Having published new rules on Dark Fibre and ‘ducts and poles’ access in May, Ofcom has made no material changes following a review from the European Commission.
The rules are another attempt by Ofcom to encourage more competition in the fixed market and therefore increase investments made by the telcos in offering services in regions which could be deemed as less commercially attractive. Openreach might not be the happiest for the situation, but it is a step towards shortening the digital divide which has emerged in the UK.
Starting with the ducts and poles element, Ofcom has confirmed telcos laying fibre cables for broadband and mobile networks will benefit from greater access to Openreach’s existing infrastructure. The watchdog has used the phrase ‘unrestricted’ though we struggle to believe there are no loop-holes for Openreach to play around with.
This is not necessarily new from Ofcom, but it is an extension of rules which were passed last year. To this point, Openreach had been compelled into opening up access to the infrastructure for competitors serving residential customers and small businesses, though this update extends the rules to large businesses as well.
With enterprise services plugged as the biggest gain for telcos during the 5G era, the greater access to infrastructure competitor telcos have, the more attractive the business case will be for investment and therefore creating innovative services for the verticals. That said, Openreach will not be as happy as others.
This is a former-monopoly which has reaped the benefits of being the dominant player in the market. Employees will be tasked on protecting and profiting as greatly as possible from assets, though if the regulator keeps opening up infrastructure, this becomes more difficult.
The second area worth noting from this ratification from the European Commission addresses Dark Fibre across the country. This is an area Openreach has fought bitterly against though it seems it could only hold back the tide for so long.

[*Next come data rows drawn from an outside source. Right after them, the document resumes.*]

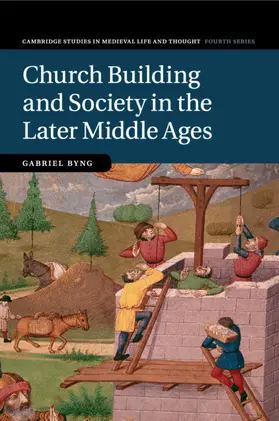 Byng |  Church Building and Society in the Later Middle Ages | Buch |  Sack Fachmedien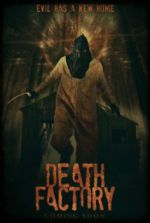 Watch Death Factory Primewire
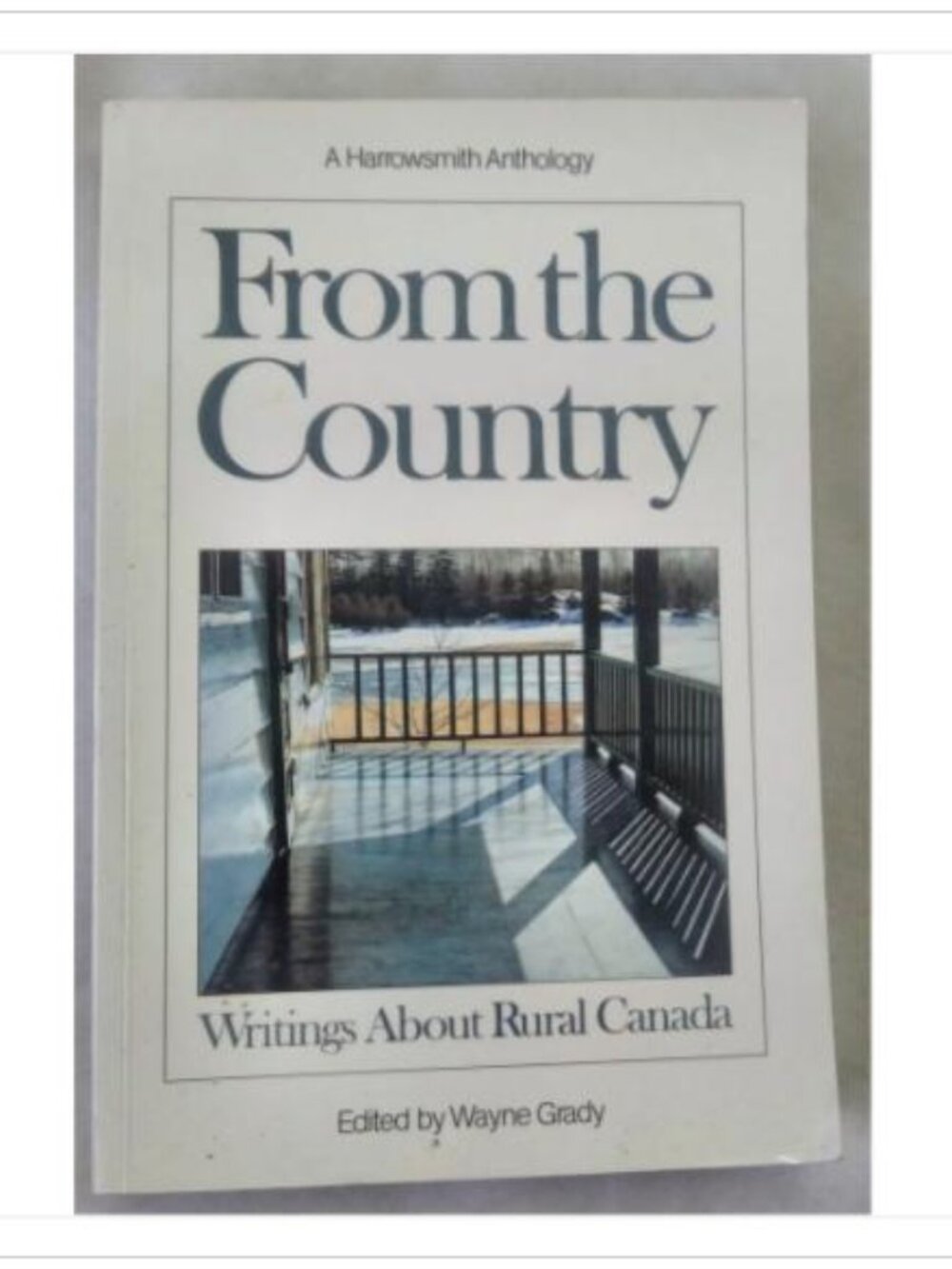 From the Country Writings About Rural Canada A Harrowsmith Publishing 1991 PB
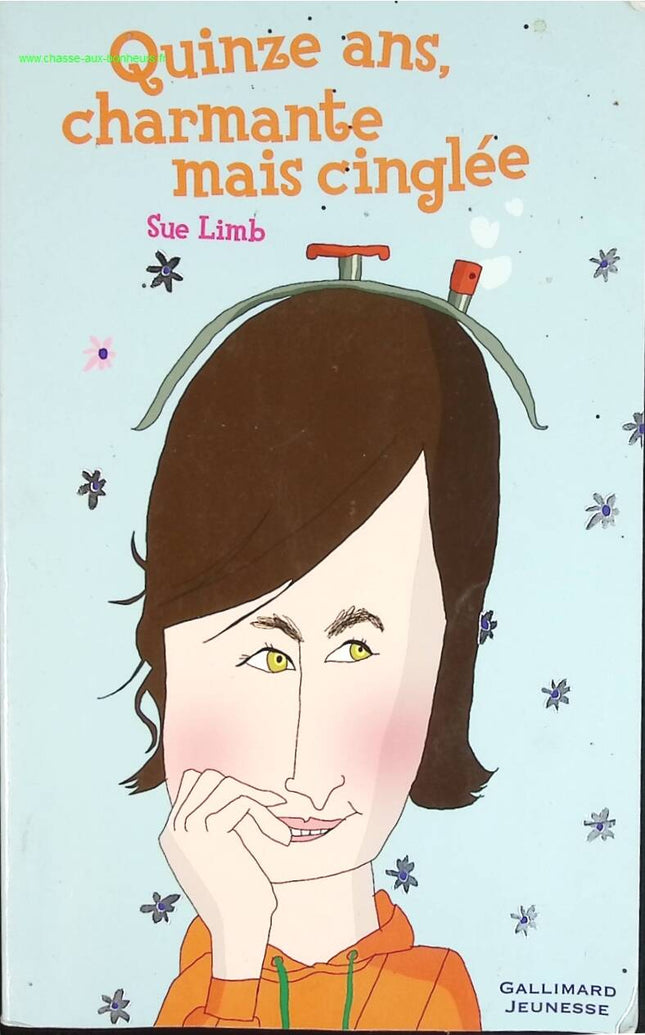 Quinze ans, charmante mais cinglée - Sue Limb - livre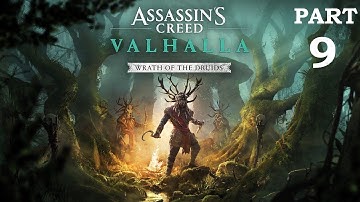 AC VALHALLA Wrath of the Druids Expansion | Part 9 - Gathering Strength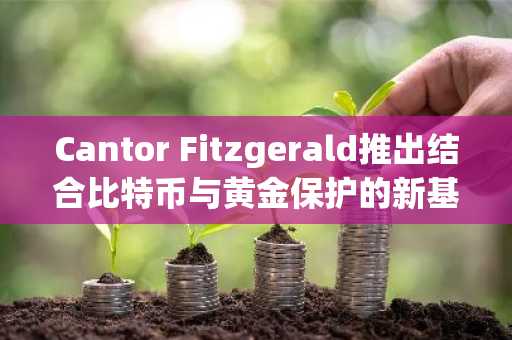 Cantor Fitzgerald推出结合比特币与黄金保护的新基金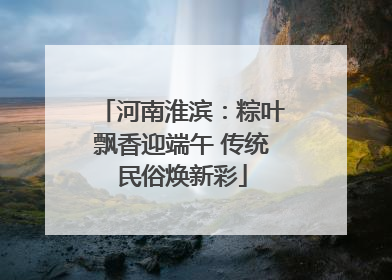 河南淮滨：粽叶飘香迎端午 传统民俗焕新彩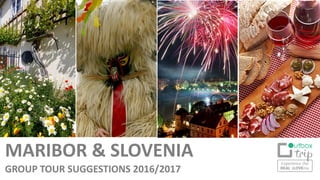 MARIBOR & SLOVENIA
GROUP TOUR SUGGESTIONS 2016/2017
 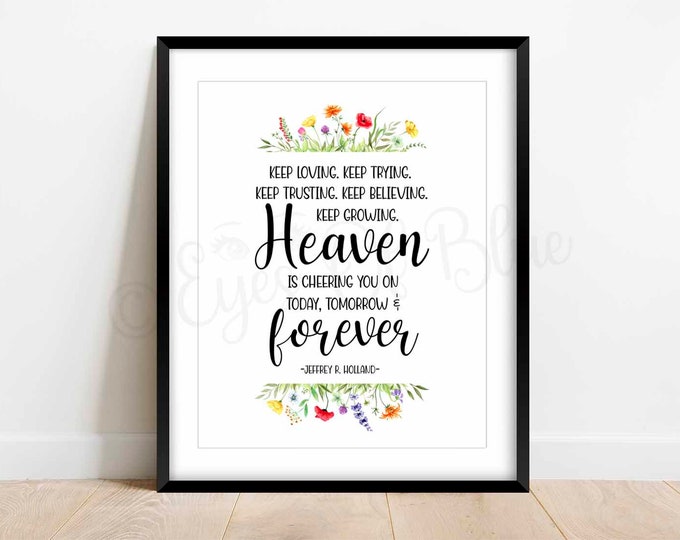 Heaven is Cheering You on Jeffrey R. Holland Quote LDS Quote Printable ...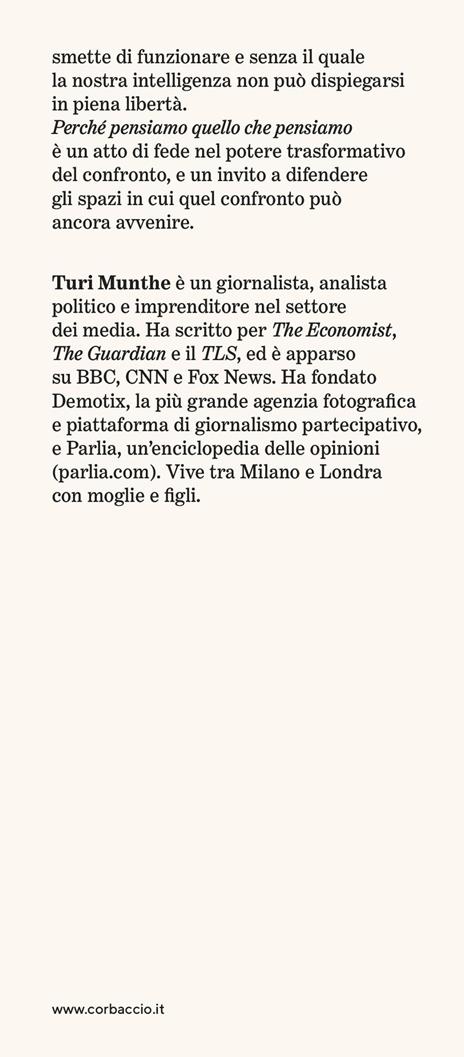 Perché pensiamo quello che pensiamo. Anatomia delle opinioni - Turi Munthe - 5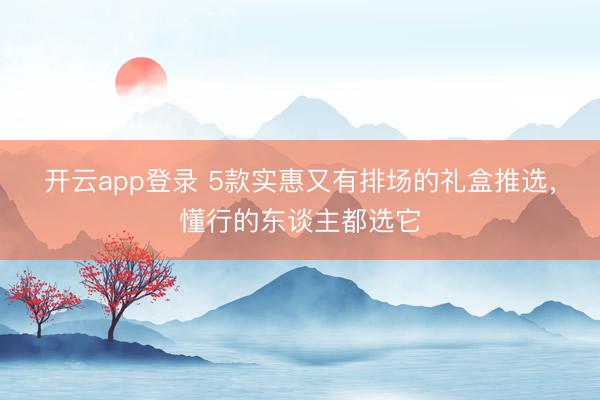 开云app登录 5款实惠又有排场的礼盒推选，<a href=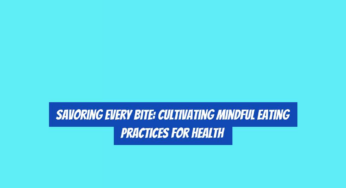 Savoring Every Bite: Cultivating Mindful Eating Practices for Health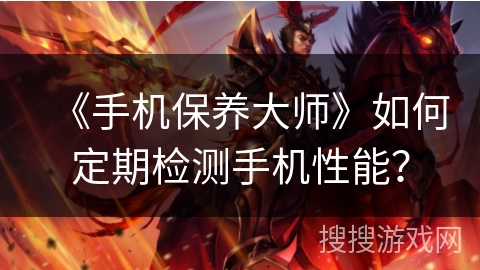 《手机保养大师》如何定期检测手机性能？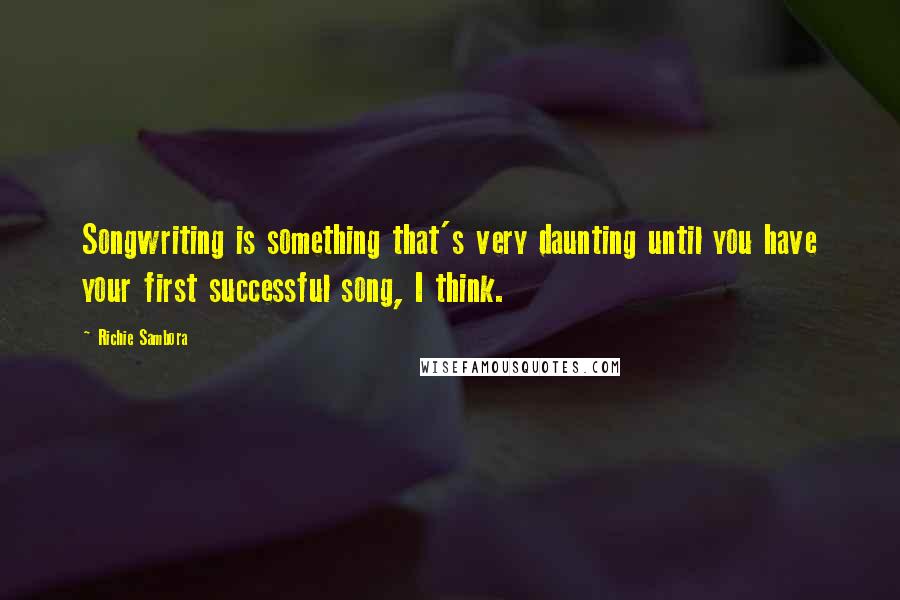 Richie Sambora Quotes: Songwriting is something that's very daunting until you have your first successful song, I think.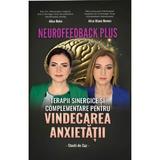 Neurofeedback Plus: Terapii sinergice si complementare pentru vindecarea anxietatii - Alina Robu, Alina Diana Nemes, editura Revistei Timpul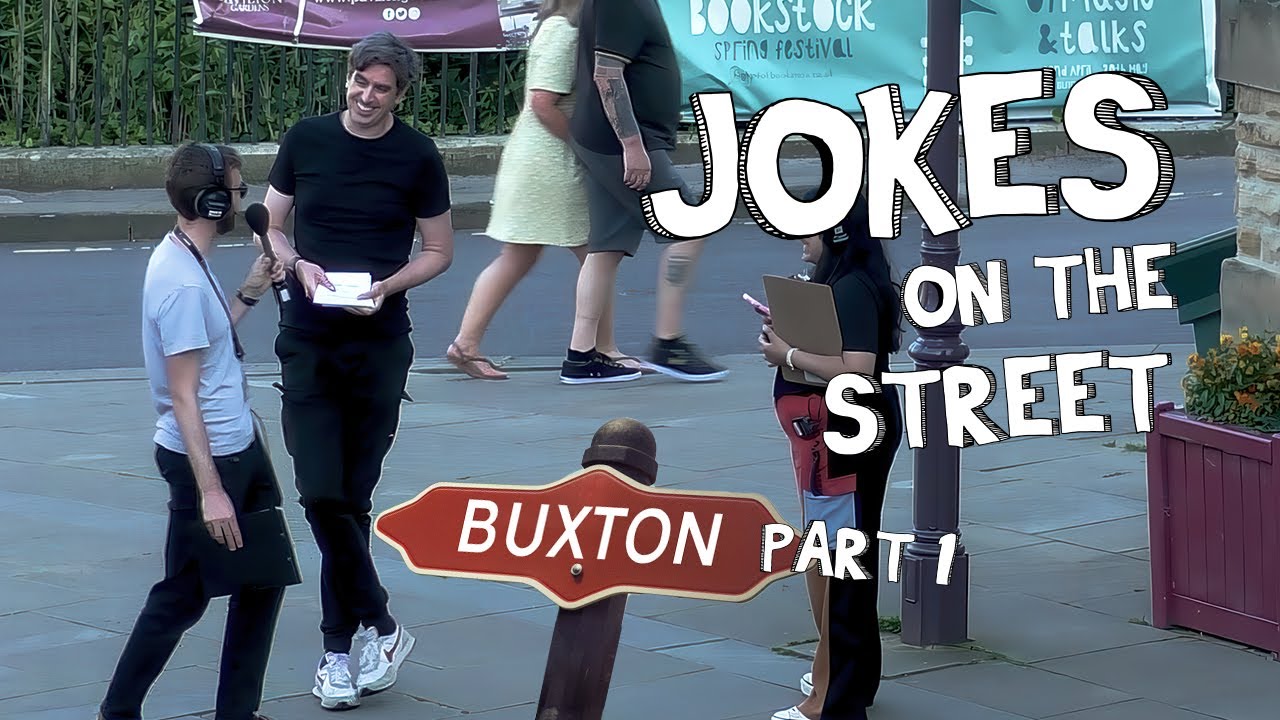 Jokes on the Street in Buxton - Part 1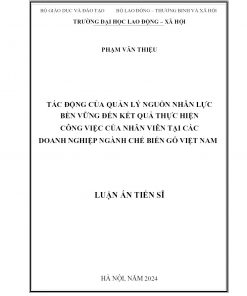 Tác động của quản lý nguồn nhân lực bền vững đến kết quả thực hiện công việc của nhân viên tại các doanh nghiệp ngành chế biến gỗ Việt Nam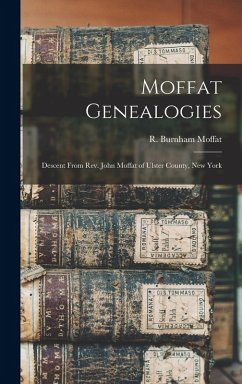 Cover Moffat Genealogies: Descent From Rev. John Moffat of Ulster County, New York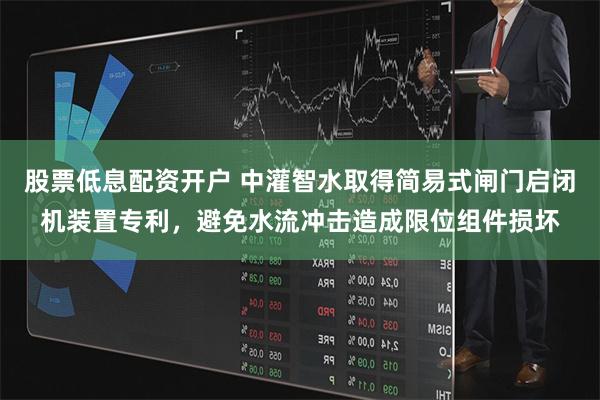 股票低息配资开户 中灌智水取得简易式闸门启闭机装置专利，避免水流冲击造成限位组件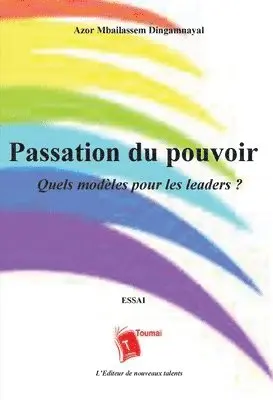 Azor Mbaïlassem Dingamnayal - Passion du pouvoir, Häftad. Tillgänglighet: Lägg i varukorg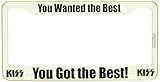 KISS You Wanted the Best License Plate Frame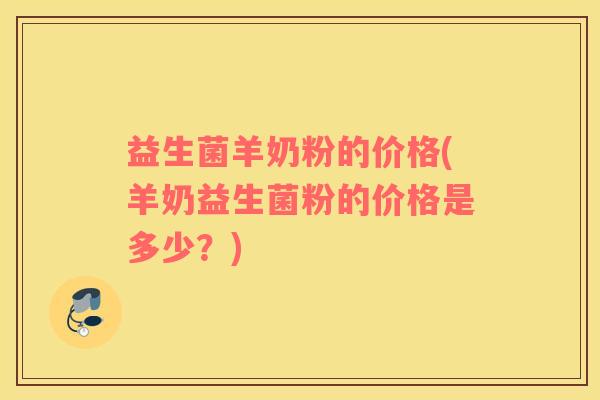益生菌羊奶粉的价格(羊奶益生菌粉的价格是多少？)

The new rules will force Openreach to offer Dark Fibre as a product to other telcos in areas there are no rival networks present at Openreach’s exchanges. These are the areas where Openreach has a continued monopoly thanks to prior public investment and there is a risk of damaging the business case for competitors.
Under the new rules, in these areas where competition is unlikely to emerge organically, ‘dark fibre’ can now be ‘lit’ by competitors with their own equipment. Openreach will be required to give competitors physical access to its fibre-optic cables, at a price that reflects the cost of laying the infrastructure. In areas where there is competition, pricing regulations will be lighter.
Although these new rules are unlikely to be the most profitable for Openreach, there will be plenty of happy faces around the UK. Telcos have been complaining about the regulatory barriers to achieving the perfect 5G/fibre dream the Government has dreamt up, and this is one step in the right direction.